Pepper&Carrot episodes are published on Internet. It implies scrolling vertically long pages to read the episodes. The scrolling action and nature of this big vertical page changes the way to design storyboard. Complex layout seen in printed comics, BD and manga can appears more complex when all pages are sticked together. That's why I try now to keep the layout simple.

g. Sketches : Acting/Repetition exercices

Complex scenes exists, and a good storyboard reveals them. That's a part of the storyboard's job :) Doing sketches before drawing the final page can avoid a lot of trial and error ( undo/erase ). Picture example : Pepper refrain herself to cries on episode 8, then breaks... I was very afraid of not being able to draw this scene.

2. Production

a. Traditional : pencil line art

I practiced for episode 2 and 3 this technique. Sketching with blue pencil and lines with a pencil. After scan of the pages, blue sketches is removed to clean the lines. It's popular among other comic artist, and I made a lot of effort to adapt to it. I felt frustrated with it, and pleasure to draw vanished a bit with the constrain of being too clean.
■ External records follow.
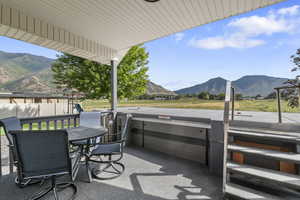 View of patio / terrace featuring a mountain view, a hot tub, and outdoor dining area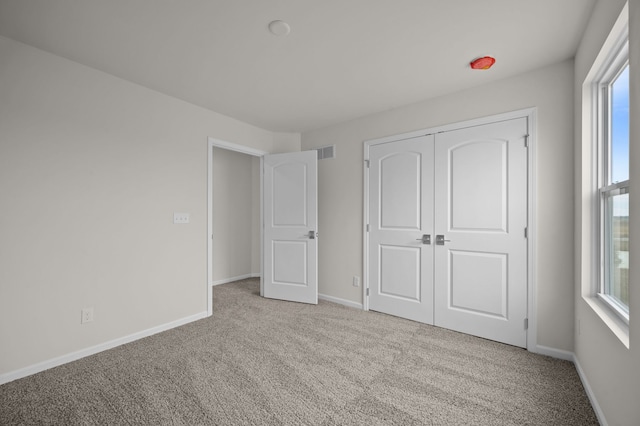 unfurnished bedroom with visible vents, baseboards, a closet, and carpet flooring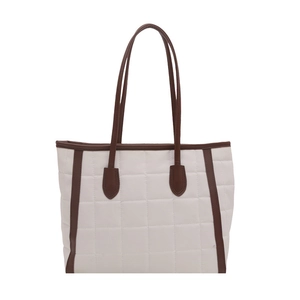 Quilted tote bag with cream grid pattern and contrast brown shoulder straps for daily use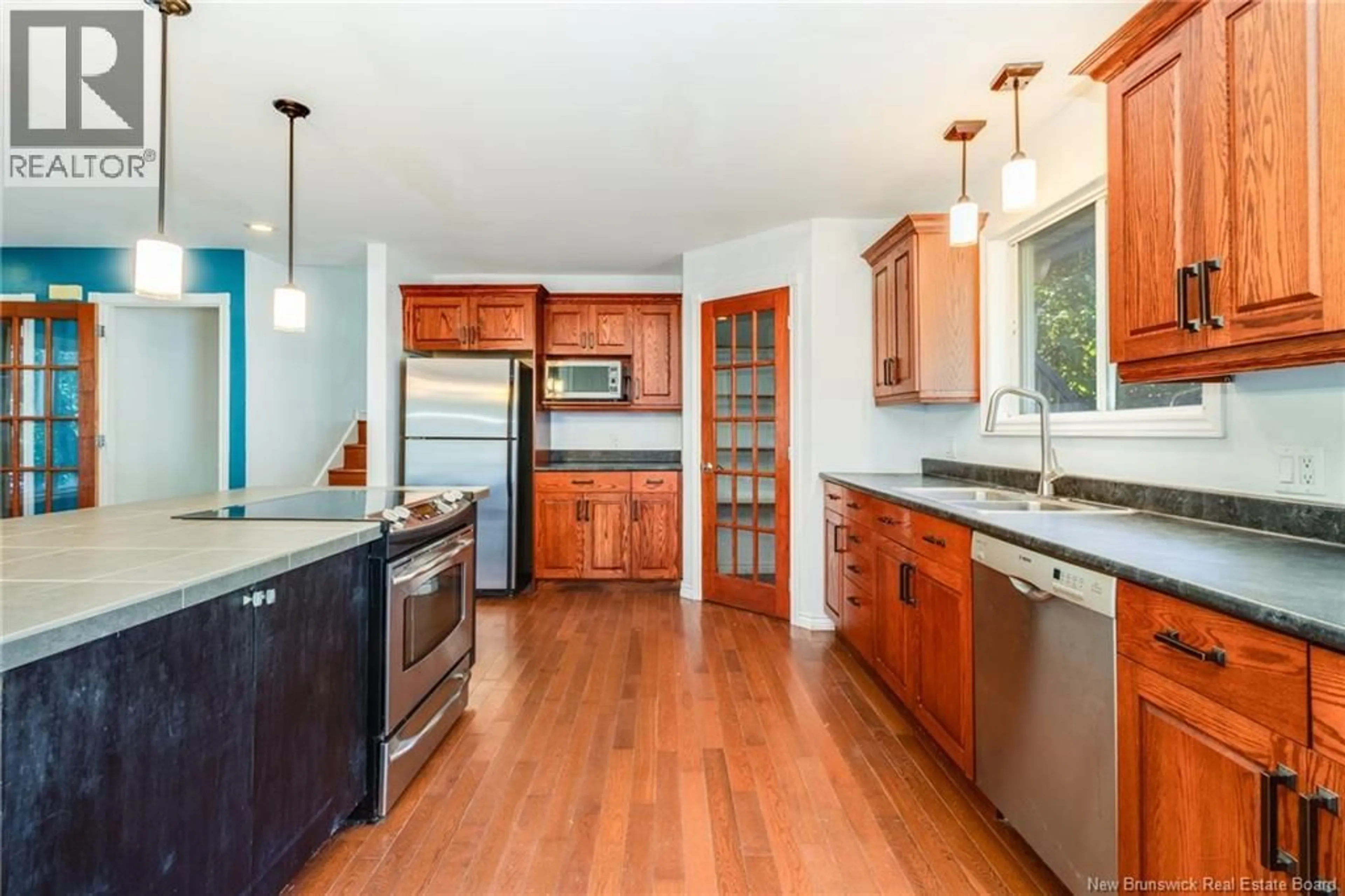 Open concept kitchen, wood/laminate floor for 65 MACINTOSH DRIVE, New Maryland New Brunswick E3C1B5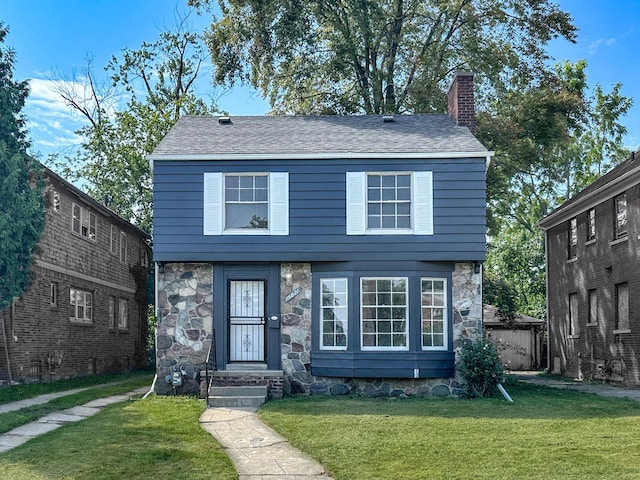 colonial house with stone siding, a front lawn, a chimney, and a shingled roof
b. Digital : drawing on Cintiq

After the frustration on episode 2 and 3, I decided to use my Cintiq21UX from scratch for episode 4. The Cintiq precision is not good compare to a pencil. I had to draw zooming in the page a lot. Even with a high zoom, it was hard to be precise. So I decided to 'sketch a bit the lines'. I felt frustrated with it too, the Cintiq doesn't have a good ergonomy in general and it's hot.
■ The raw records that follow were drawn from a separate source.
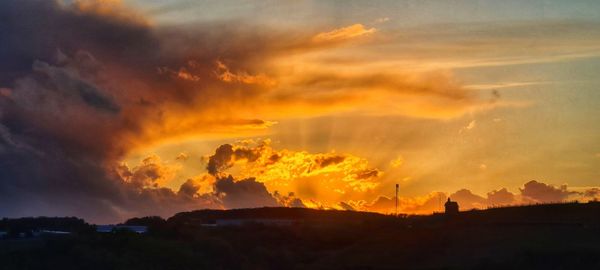 Low angle view of dramatic sky during sunset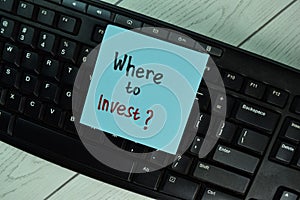 Where to Invest? write on sticky notes isolated on Wooden Table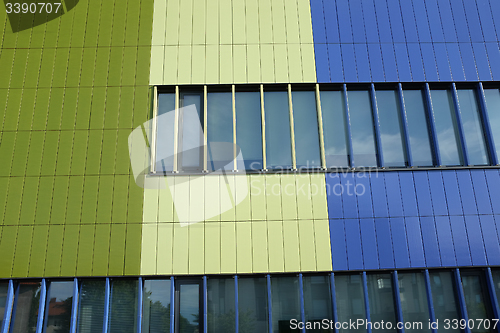 Image of Wall of modern building blue and green color, horizontal photo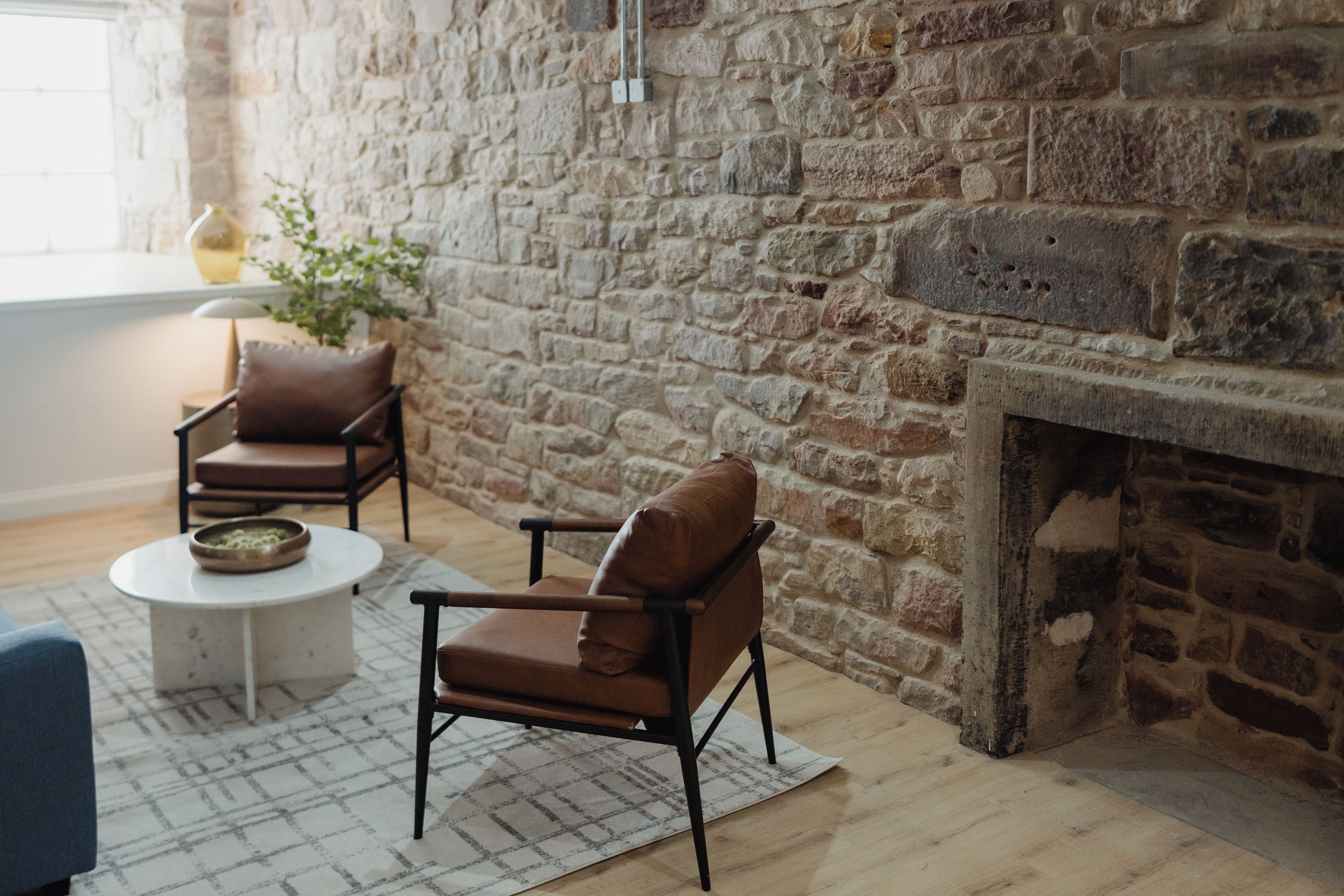 A room with a stone wall, a fireplace, two leather chairs, a small round table, and a blue sofa.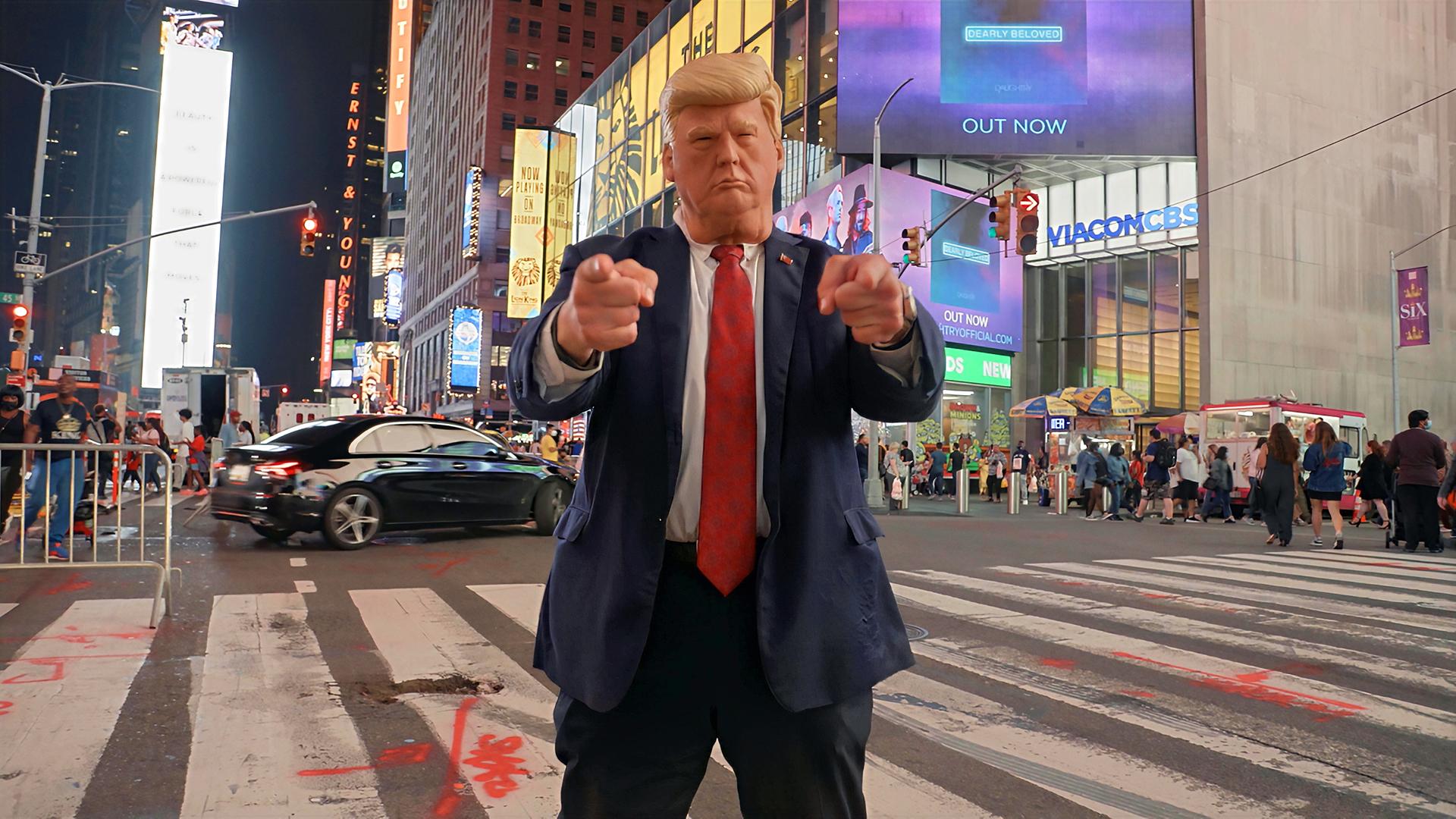 Ein Donald-Trump-Impersonator mit Maske steht nachts am Times Square in New York auf einem Zebrastreifen und zeigt mit beiden Händen in die Kamera.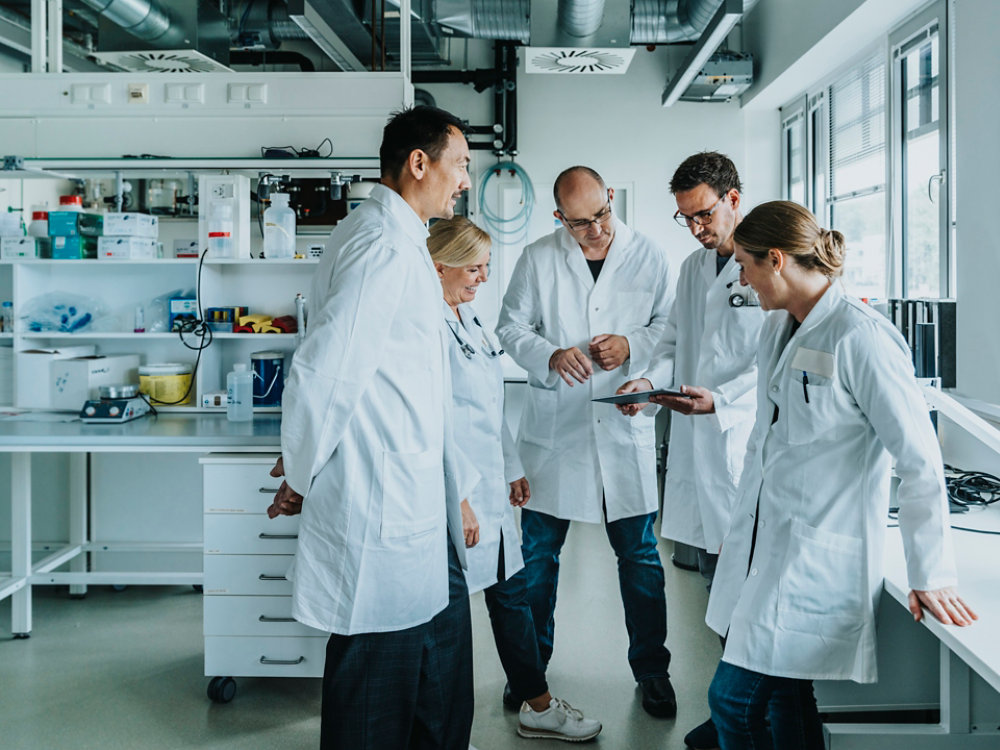 Scientists and doctors with digital tablet, standing in laboratory, NRW, Germany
The episode 5 , about 'winter holidays' was done with the 'pencil line art technique'.

c. Digital : drawing with a tablet

On the start of Episode 6, the Cintiq died in the middle of the long episode production. I wanted to try the Cintiq again with the new stabilizer of Krita. I had to finish the episode in tablet mode. Inking with a tablet is not evident, but the ratio of the Wacom Intuos3 A4 mapped too a 21,5inch 1080p screen was good enough to draw details. I could finish the episode, and was happy about this, but I wanted to change everything.

d. Digital : going full painting over a digital sketch

After the painful episode 6, I decided to try for episode 7 ,8 ( and even start of 9 ) another 100% digital method with my Intuos 3 A4. I kept digital sketches, painted under and detailed with a paint-over pass. The method is good and effective, but the rendering is a bit blury. Also, digital sketching isn't pleasant to me on a tablet. I felt my moves very constrained.

e. Digital : speedpainting then detail

On episode 9, I decided to try something new. I tried to adapt a concept-art speedpainting technique to Pepper&Carrot. I thought the method would be super effective but it took me more time, and the rendering was even more blurry. I've spent many sleepless night and injured my hand to catch the deadline...

f. Traditional : pencil sketch + digital painting

On the episode 10, I decided to solve many issues, and group what was working for me. It was necessary after episode 9. In general, I have more pleasure to draw with pencils. It's more precise than any Cintiq or digital device, and I like precision. A drawing also brings me a true feedback about my true skill. 'True skill' because I can't deform, erase, undo, move the composition around. It's better for my training in general. With the experience of digital sketches from episode 7 and 8 , I understood I don't need to get clean sketches. So, I can sketch and draw the panel with letting the guidelines , crosshatching. It made my drawing time a more relaxing experience. About coloring with digital ( Krita ), I keep one layer under my pencil artwork to paint the general ambiance of the panel.
Then when the global look is ok , I create a layer on the top ( or flatten all ) and start paint-over. I paint-over lines and areas. I work flat and keep the lines , but I manage them while painting. example : the same panel from episode 10 , before paint-over ( left ) and after ( right ). About the Gmic[colorize] filter, I still use it but more to create a quick mask of a silhouette and split areas of my drawing. I rarely use it to color every tiny islands as I could do from episode 3 to episode 6.

Conclusion

That's all, thank you for reading. I hope this summary of my experiences over the production of the first 10 episodes of Pepper&Carrot will help you in your own process.